Literary Analysis (ENG 220)
Designed for potential English majors. Emphasizes theoretical approaches and critical strategies for the written analysis of poetry, fiction, and drama and/or film. Writing intensive. Required for the major.
Introduction to Gender and Sexuality Studies (GSS 101)
This class provides an interdisciplinary introduction to the analytical tools, key scholarly debates, history, and research subfields of gender and sexuality studies. It pays particular attention to the construction and deployment of gender as a cultural category across various social institutions. Students will learn to assess and analyze documents pertaining to the history of and contemporary state of feminisms and women’s rights, masculinity, queer theory, disability studies, body image and consumer culture, intersectionality, as well as a host of gendered questions related to health, work, the family, violence, and politics.

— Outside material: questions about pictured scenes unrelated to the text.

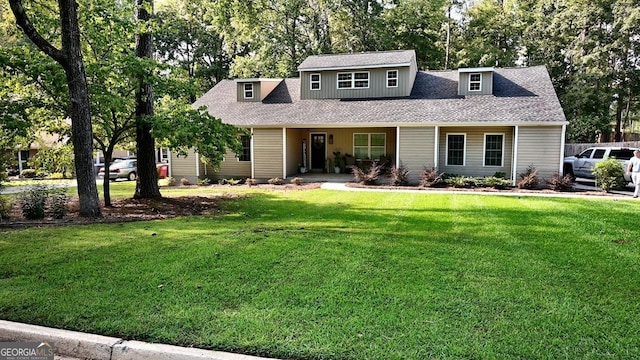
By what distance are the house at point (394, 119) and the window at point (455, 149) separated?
0.14 ft

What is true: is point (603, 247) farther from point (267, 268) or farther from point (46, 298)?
point (46, 298)

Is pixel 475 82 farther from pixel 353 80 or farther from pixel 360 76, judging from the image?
pixel 353 80

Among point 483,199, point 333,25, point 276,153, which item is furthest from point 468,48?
point 483,199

British Literature to 1800 (ENG 240)
Designed for majors and prospective majors. Introductory survey of the British literary tradition in poetry, drama, and narrative during the Middle Ages, Renaissance, and Eighteenth Century, with special emphasis on Chaucer, Shakespeare, Donne, and Milton.
#MeToo: Speaking Sexual Violence (Writing 101)

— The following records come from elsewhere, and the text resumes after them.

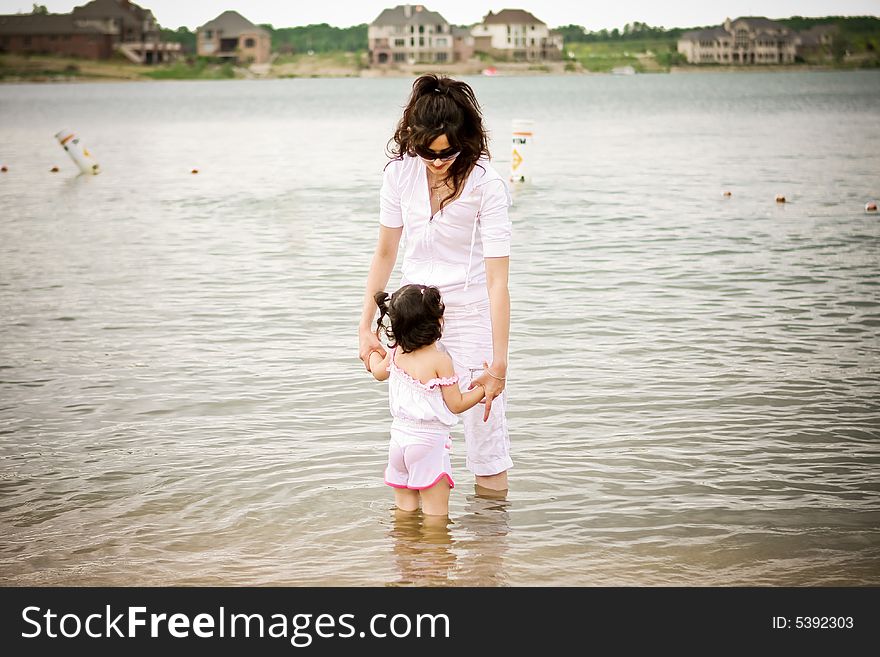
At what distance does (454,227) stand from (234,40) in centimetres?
16937

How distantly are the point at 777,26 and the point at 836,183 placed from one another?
14327 centimetres

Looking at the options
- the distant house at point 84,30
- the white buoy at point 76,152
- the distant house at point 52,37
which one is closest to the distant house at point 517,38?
the distant house at point 84,30

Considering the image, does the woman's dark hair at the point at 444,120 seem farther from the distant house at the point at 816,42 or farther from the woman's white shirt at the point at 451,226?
the distant house at the point at 816,42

This course examines the rhetoric of #MeToo, the most recent iteration of the movement against gender-based violence, in the context of earlier representations of sexual harassment and assault. We will begin by studying recent historical flashpoints in the national dialogue about sexual abuse, including the Anita Hill hearings (1991); David Mamet’s controversial play Oleanna (1992); President Bill Clinton’s impeachment (1998); the Boston Globe’s exposé on the Catholic Church (2002). Approaching #MeToo as a genre of storytelling still taking shape, we will uncover emerging tropes and patterns in the narration of experiences of sexual abuse, in media portrayals thereof, and in the critical backlash. Based on our investigations, we will attempt to answer the questions, “Whose and what kinds of stories of sexual violence are likeliest to capture a national audience? Whose and what kinds are likeliest to be silenced or ignored, and why?” Our rhetorical analyses will follow the method advanced in David Rosenwasser and Jill Stephen’s Writing Analytically. The first assignment asks students to analyze the organizing themes and contrasts of a popularly circulated #MeToo story of their choosing. In the second, we will uncover assumptions about who and what constitutes an “ideal victim” in our class readings. The third assignment asks students to use a theoretical text on narratives of sexual abuse as a lens through which to interpret characters’ actions and motivations in a fictional work on the topic. For their final project, students will perform close textual analyses of interviews with women faculty about their experiences of workplace sexual harassment and situate them with respect to the narrative priorities, possibilities, and limitations we have identified as shaping the broader movement.